What does international law say?
International waters (also known as the high seas) are governed by the United Nations Convention on the Law of the Sea (UNCLOS). It establishes that no state has sovereignty over them, and that all enjoy freedom of navigation, fishing, and overflight. But this freedom is conditional: Article 88 reserves the high seas for peaceful purposes. The use of military force, therefore, is only permitted in exceptional circumstances.
Vessels sailing on the high seas are under the jurisdiction of the state whose flag they fly. They may only be inspected if there are well-founded suspicions of piracy, slave trafficking, or if they are stateless. In addition, the use of force is limited by the UN Charter, which allows it solely in self-defense against an armed attack, provided it is immediate, necessary, and proportionate.
In the recent case, no claim of self-defense was made, there was no Security Council resolution, and it was not demonstrated that the boat was pirate or stateless. Therefore, the legality of the action is questionable. The high seas cannot become a lawless zone where each state acts at its own discretion.
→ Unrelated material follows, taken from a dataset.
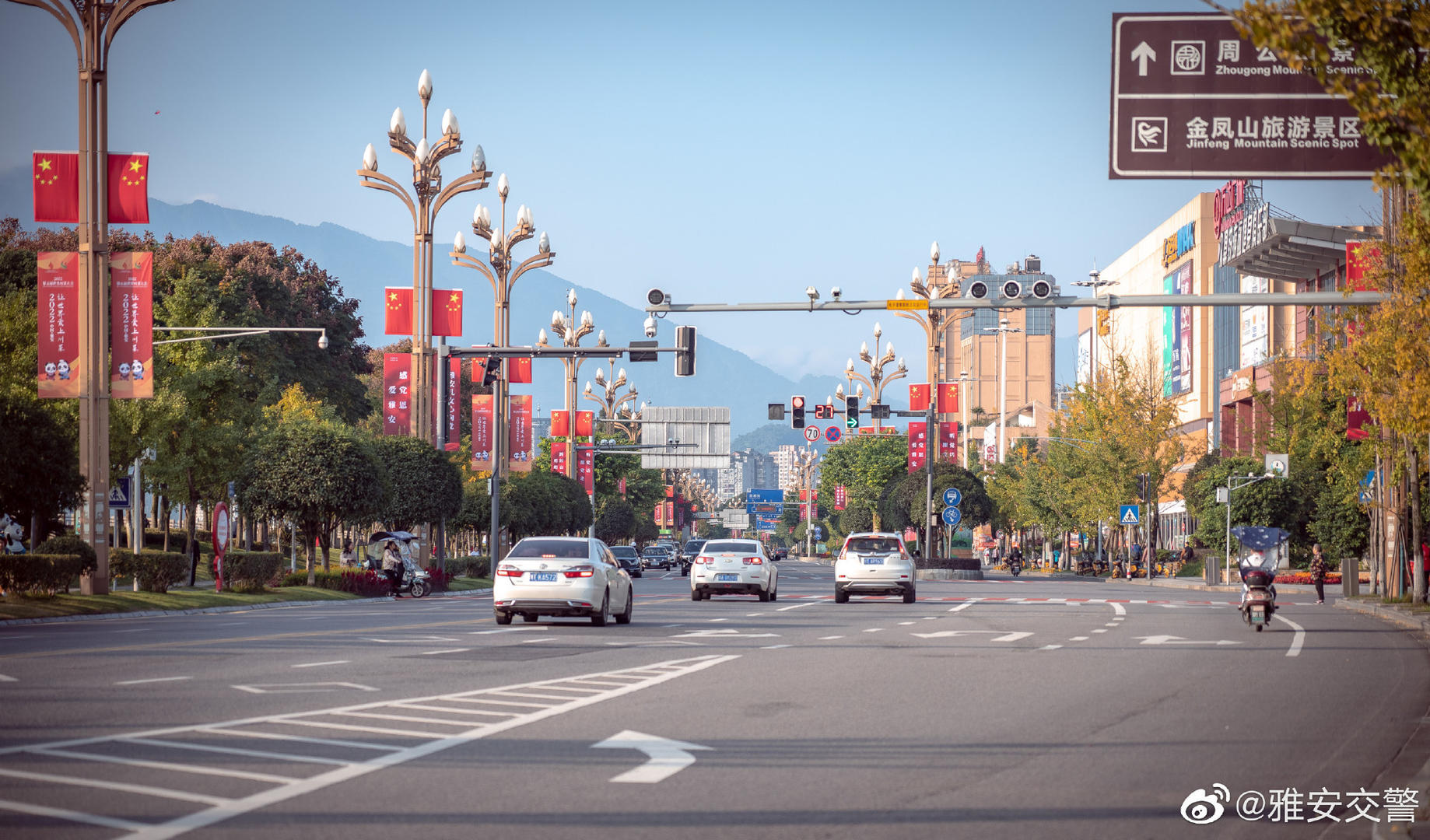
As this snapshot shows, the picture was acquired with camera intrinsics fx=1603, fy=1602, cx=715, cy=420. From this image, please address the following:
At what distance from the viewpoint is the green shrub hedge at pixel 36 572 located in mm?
28531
What is national security?
In parallel, the notion of national security has evolved in recent decades. It now includes threats such as drug trafficking, terrorism, and organized crime. This expansion has led some governments to justify extraterritorial actions in the name of security. But such logic can erode fundamental principles of international law, such as the prohibition on the use of force and respect for state sovereignty.
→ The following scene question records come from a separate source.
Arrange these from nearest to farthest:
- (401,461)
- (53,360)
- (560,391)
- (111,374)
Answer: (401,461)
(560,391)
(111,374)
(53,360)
The international responsibility of a state is triggered when it violates legal obligations, such as the unauthorized use of force, the infringement of another state’s sovereignty, or the violation of human rights. In this case, the fundamental rights of the boat’s occupants, especially the right to life, may have been violated. Moreover, there is no evidence that mechanisms of regional cooperation or mutual legal assistance, such as those provided for in the Convention against Transnational Organized Crime, were exhausted.
The fight against drug trafficking cannot become an excuse for unrestricted use of force. State actions must be guided by the principle of proportionality and the duty of due diligence. Acting outside one’s own territory, without multilateral mandate and without legal safeguards, weakens the international order and opens the door to abuse.
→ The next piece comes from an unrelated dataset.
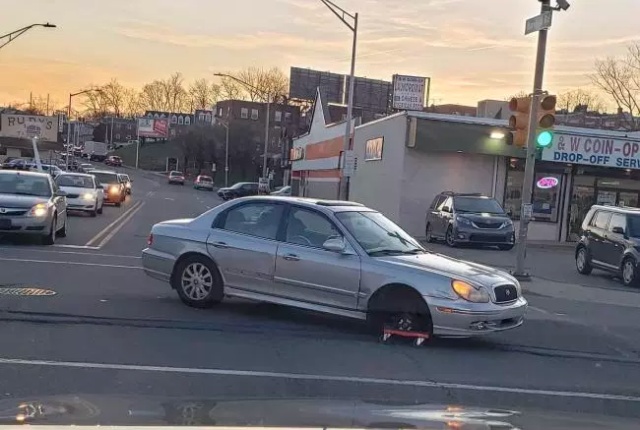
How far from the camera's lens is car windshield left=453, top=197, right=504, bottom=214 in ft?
76.6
From a legal perspective, the destruction of vessels on the high seas without multilateral authorization is not permitted. Customary international law and existing treaties recognize only three exceptions: self-defense, authorization by the UN Security Council, and previously agreed multilateral operations. Even in extreme contexts, such as the fight against piracy in Somalia, specific resolutions were required to allow military action.
Without these conditions, any intervention is considered unilateral and may violate principles such as non-intervention and respect for life. In the recent case, the absence of legal justification makes the act a controversial measure with significant legal implications.
Revisiting international law
This incident forces a reconsideration of the role of international law in transnational security contexts. Can the law adapt to new threats without losing its protective essence? Are we witnessing a functional reinterpretation of the principle of non-use of force or its gradual erosion?
International legality is not an obstacle but a guarantee. Security must be exercised with responsibility, transparency, and respect for human rights. The question is not whether a boat can be destroyed on the high seas, but how to construct a legitimate, effective, and law-abiding response.
The ocean has historically symbolized freedom, trade, and encounters. But it can also become a stage for tension, fire, and silence. When a vessel is destroyed on the high seas and eleven people lose their lives without trial or verification, international law faces its greatest challenge: to remain relevant.
This text does not seek to issue verdicts. It seeks to raise questions. Questions that unsettle, that hurt, that demand serious legal answers. Because if the law cannot protect those navigating unflagged waters, then the sea ceases to be a shared space. And that, beyond any border, concerns us all.
At sea, the law must be the only anchor. Without it, what floats is not justice but uncertainty.
*Machine translation, proofread by Ricardo Aceves.